You know, it's been hard at times, it's not always easy, but I've hung in there and I've been doing good. I have stuck to eating fair and reasonable... and I have managed to stay away from my "trigger" foods.
Trigger foods-- have I explained them? I'm not sure if it is a technical term, but trigger foods are what I call foods that trigger the binges (or at least the desire to binge). Many of mine are carbs... for instance, I can't stop eating mashed potatoes once I start. I will stand there and lick the damn pot and spoon clean, and I can't stop thinking about food after I eat mashed potatoes.
One of my trigger foods is soda; not diet soda so much as I don't like it that much, but full-sugar soda. Pepsi in particular.
So my dear husband who is out of work right now as you may know if you (if anyone on the planet) reads this... so he fixed dinner tonight as I was working. And he wanted to have soda with dinner, so he went out with the intention to buy diet soda, but picked up regular and never bothered to check.
Well, I'm out of regular bottled water, tap water here tastes horrible and I can barely choke it down. And I've been drinking Crystal Lite with dinner for months, so the idea of some diet soda was really nice-- a change, and not going off track. Lovely.
So he poured me some soda and I worked as I ate and I gulped it down. I wasn't paying attention it was just such a nice change... so I poured some more. Something I don't usually do with diet drinks at all. And as I'm gulping down big cup #2, and I stop because I realize--- I want to just take the bottle and guzzle it like water and throw in some Doritos. Or ice cream. And have a cigarette. And I'm wondering why these thoughts are stirring up now right now, when 5 minutes ago my mind was completely engrossed in research about citronella oil and I was totally satisfied with my baked chicken and big veggie salad (seriously, it was so good). And I lick my lips and realize, "oh no-- it tastes too sweet; it's too good-- no aftertaste!"
And sure enough, I check the bottle and it's regular freaking soda.
And I am so angry (not so much at him, it was an honest mistake, though considering he drank like 2 cups before I touched the stuff you'd think he might have noticed first!).
I'm angry because now I am craving chips and sweets and cigarrettes. I'm angry because I never intended to "cheat" and now I wasted a lot of perfectly good calories and carbs on something I would have just as soon as done without. I mean, I had planned a nice little snack planned and now I can't even eat it in good faith because of this overindulgence on sugar water.
I'm mad because I feel like it's taken me off track a bit and it wasn't even my fault! I mean, if I fell of the wagon, I can only blame myself... but this! Ugh!
Well, I'm a bit calmer now than I actually was after dinner, I was in some PMS-induced bitching fest, and my husband tried to help me relax by doing an energy cleansing on me, and it did work for a while and I calmed down and got on with my night, but now as I sit here reflecting on it I feel the anger at the situation just flairing up again a bit.
I am just praying and meditating tonight in all hopes that these cravings will disappate as I sleep because I'm sitting here wanting to cry.
And some sneaky freaking part of my brain all night has been like, "go ahead, you already blew it today! Go run out and get some snacks! Hit some drive throughs! Go wild tonight! You have to get back on the wagon tomorrow anyway, but might as well not waste tonight!"

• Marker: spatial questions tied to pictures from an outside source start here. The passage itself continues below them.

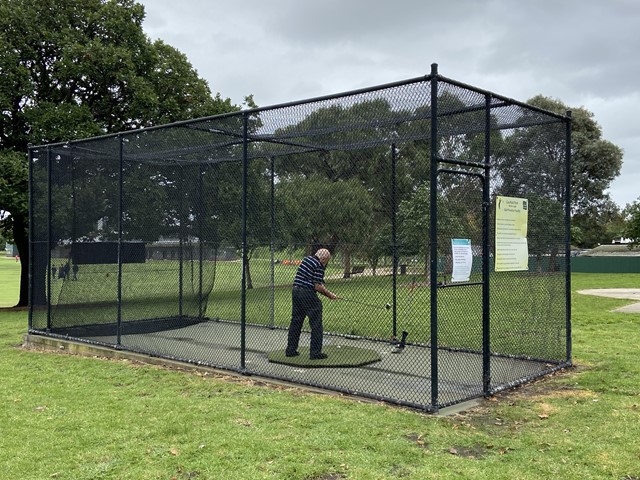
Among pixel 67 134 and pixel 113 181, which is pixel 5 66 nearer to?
pixel 67 134

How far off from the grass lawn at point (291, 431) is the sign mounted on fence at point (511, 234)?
1.29m

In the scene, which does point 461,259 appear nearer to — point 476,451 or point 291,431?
point 476,451

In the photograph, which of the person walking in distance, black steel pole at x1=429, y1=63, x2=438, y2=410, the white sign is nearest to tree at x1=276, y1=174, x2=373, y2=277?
the person walking in distance

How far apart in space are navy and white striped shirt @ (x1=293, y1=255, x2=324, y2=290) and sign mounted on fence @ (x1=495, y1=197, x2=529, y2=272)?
2.14 meters

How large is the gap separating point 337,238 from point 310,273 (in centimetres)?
126

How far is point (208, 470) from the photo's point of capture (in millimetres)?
4035

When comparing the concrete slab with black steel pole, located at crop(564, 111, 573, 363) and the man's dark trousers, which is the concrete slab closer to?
the man's dark trousers

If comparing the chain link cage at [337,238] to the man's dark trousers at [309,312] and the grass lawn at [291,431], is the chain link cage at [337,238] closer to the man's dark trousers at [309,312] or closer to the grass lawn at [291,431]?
the man's dark trousers at [309,312]

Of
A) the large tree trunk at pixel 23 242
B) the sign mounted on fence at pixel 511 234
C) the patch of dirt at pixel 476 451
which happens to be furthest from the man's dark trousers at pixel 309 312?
the large tree trunk at pixel 23 242

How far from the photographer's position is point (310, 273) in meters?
7.28

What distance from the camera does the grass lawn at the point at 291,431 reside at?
159 inches

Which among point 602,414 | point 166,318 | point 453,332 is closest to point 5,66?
point 166,318

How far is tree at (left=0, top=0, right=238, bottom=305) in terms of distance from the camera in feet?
47.4

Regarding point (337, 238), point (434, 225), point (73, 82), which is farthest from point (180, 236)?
point (73, 82)
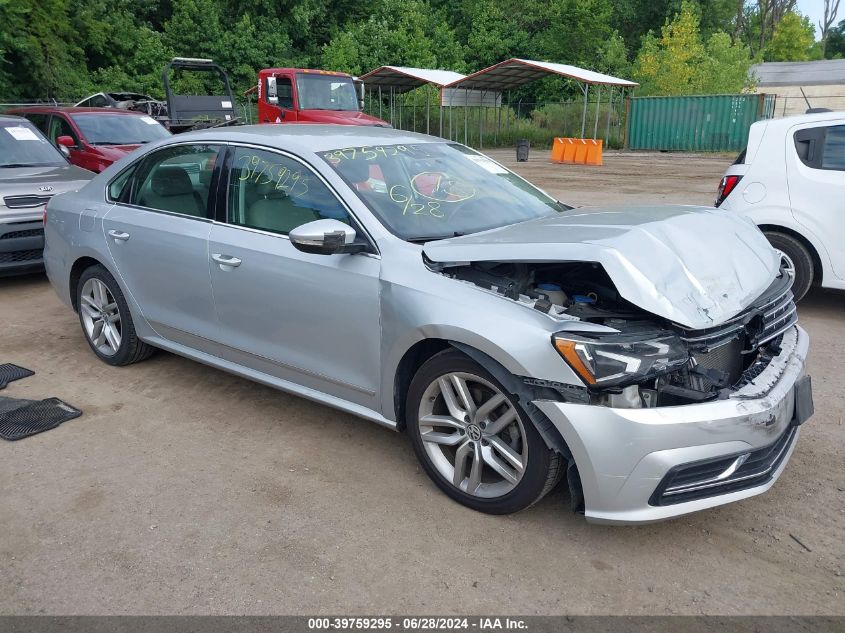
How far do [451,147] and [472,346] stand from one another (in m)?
1.92

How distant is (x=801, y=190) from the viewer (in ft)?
19.8

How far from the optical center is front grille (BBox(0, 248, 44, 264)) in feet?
23.4

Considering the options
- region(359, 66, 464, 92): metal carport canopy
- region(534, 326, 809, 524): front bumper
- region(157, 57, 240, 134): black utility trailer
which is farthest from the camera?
region(359, 66, 464, 92): metal carport canopy

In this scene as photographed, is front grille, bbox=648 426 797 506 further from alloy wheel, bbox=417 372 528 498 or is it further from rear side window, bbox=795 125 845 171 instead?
rear side window, bbox=795 125 845 171

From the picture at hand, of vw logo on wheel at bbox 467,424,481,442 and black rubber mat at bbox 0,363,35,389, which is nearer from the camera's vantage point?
vw logo on wheel at bbox 467,424,481,442

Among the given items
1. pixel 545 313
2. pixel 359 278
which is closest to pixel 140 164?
pixel 359 278

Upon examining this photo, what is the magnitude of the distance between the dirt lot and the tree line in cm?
2452

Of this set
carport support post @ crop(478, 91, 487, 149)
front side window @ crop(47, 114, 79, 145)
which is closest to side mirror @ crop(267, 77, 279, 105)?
front side window @ crop(47, 114, 79, 145)

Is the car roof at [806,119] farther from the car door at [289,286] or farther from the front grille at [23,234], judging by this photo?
the front grille at [23,234]

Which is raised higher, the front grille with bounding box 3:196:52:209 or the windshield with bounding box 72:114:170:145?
the windshield with bounding box 72:114:170:145

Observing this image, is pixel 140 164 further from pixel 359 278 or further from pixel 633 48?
pixel 633 48

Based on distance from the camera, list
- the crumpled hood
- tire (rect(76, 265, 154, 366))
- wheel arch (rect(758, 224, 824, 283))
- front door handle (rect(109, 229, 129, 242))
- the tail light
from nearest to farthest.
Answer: the crumpled hood, front door handle (rect(109, 229, 129, 242)), tire (rect(76, 265, 154, 366)), wheel arch (rect(758, 224, 824, 283)), the tail light

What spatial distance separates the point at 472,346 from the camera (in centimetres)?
298

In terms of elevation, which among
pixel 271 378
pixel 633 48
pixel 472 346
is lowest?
pixel 271 378
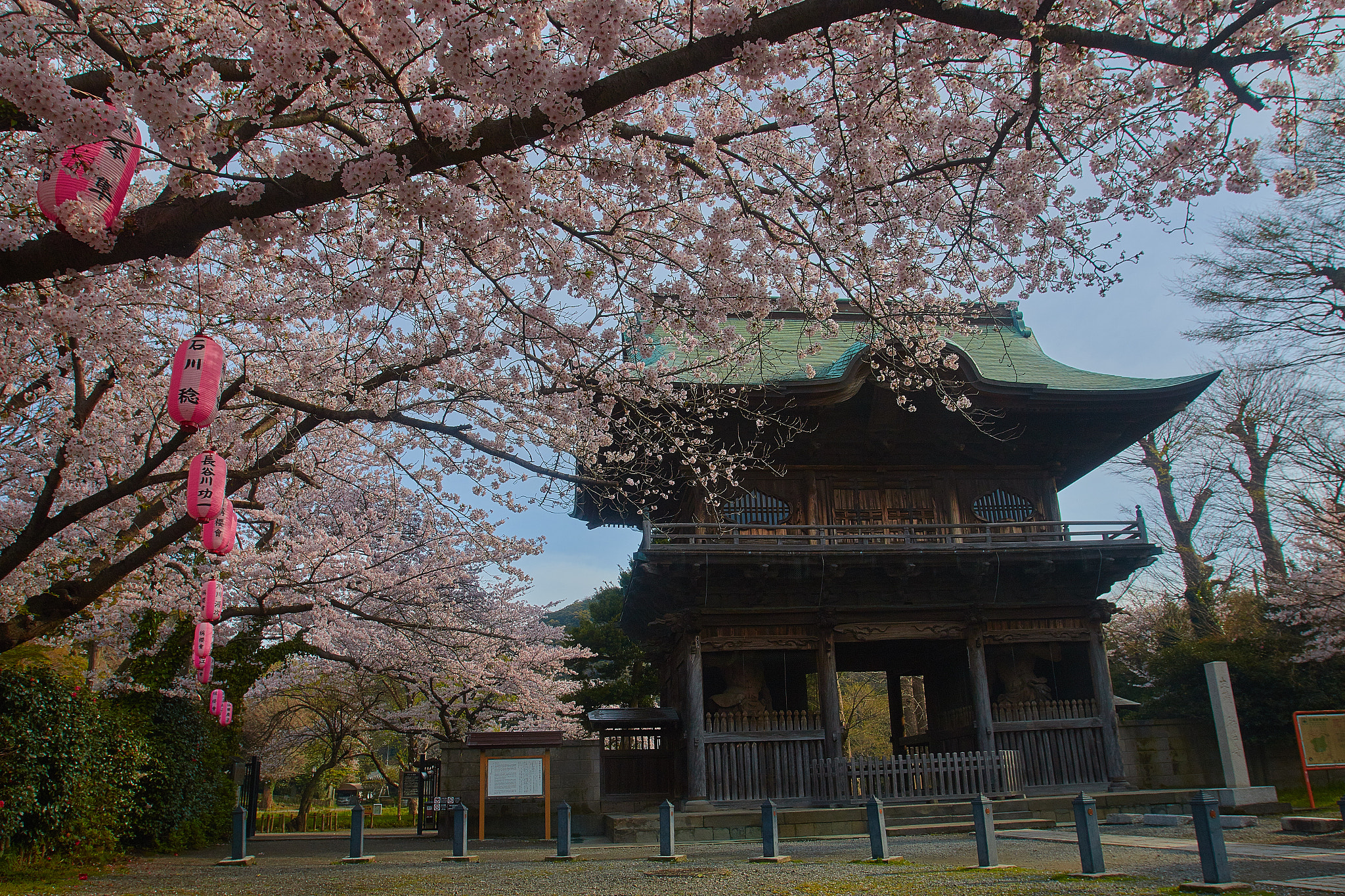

And as tempting as it sounds, as much as the thought of turning it down makes me want to cry, I just simpy refuse to give into these compulsive thoughts of an addict. NO! I WILL remain in control of myself, this is not going to mess up my body, really, mainly my head, but I will NOT let it beat me and defeat me all because of some dumb careless mistake!!! Drinking the soda was unfortunate, but I am not going to use it as an excuse to do the things that I know will eventually end up killing me years before my time.
I WILL get over this.
Damn I HATE being addicted like this to freaking food! It has ruled my life long enough! It has changed my life and bought down the quality of life and probably already sucked years-- maybe decades-- of my life away! And I let it! Like a total asshole, I just allowed it to happen! Oh, I fought it, but not enough, and took too much guilty pleasure in my unhealthy addiction when I did fall in to it... Damn it, I'm not going to let it keep doing this to me!!! It's not going to beat me!!!
And people say, "Oh, just eat less..." when that has probably been one of the hardest things to do in my life. WHY DON'T THEY JUST GET IT??? Next time they feel like crying and toss and turn all night and shake and want to pull their hair out of their head because they can't have Doritos, then they can tell me how freaking to "just eat less" ALL the time when I feel like this. Let them tell me something useful, like how NOT to feel like this when I "just eat less" and then, maybe THEN, I can actually use their advice.
It's just not fair I feel this way now. I was being good and careful. I don't know or care if it is psychological or physiological or biological... all I know is this is how I feel and I can't stand it.
I think I am going to go burn a candle at my altar and ask the Goddess to just wrap her arms around me and pour into me the strength and determination I need to get through this episode quickly. Why, oh why oh why, is this so hard sometimes?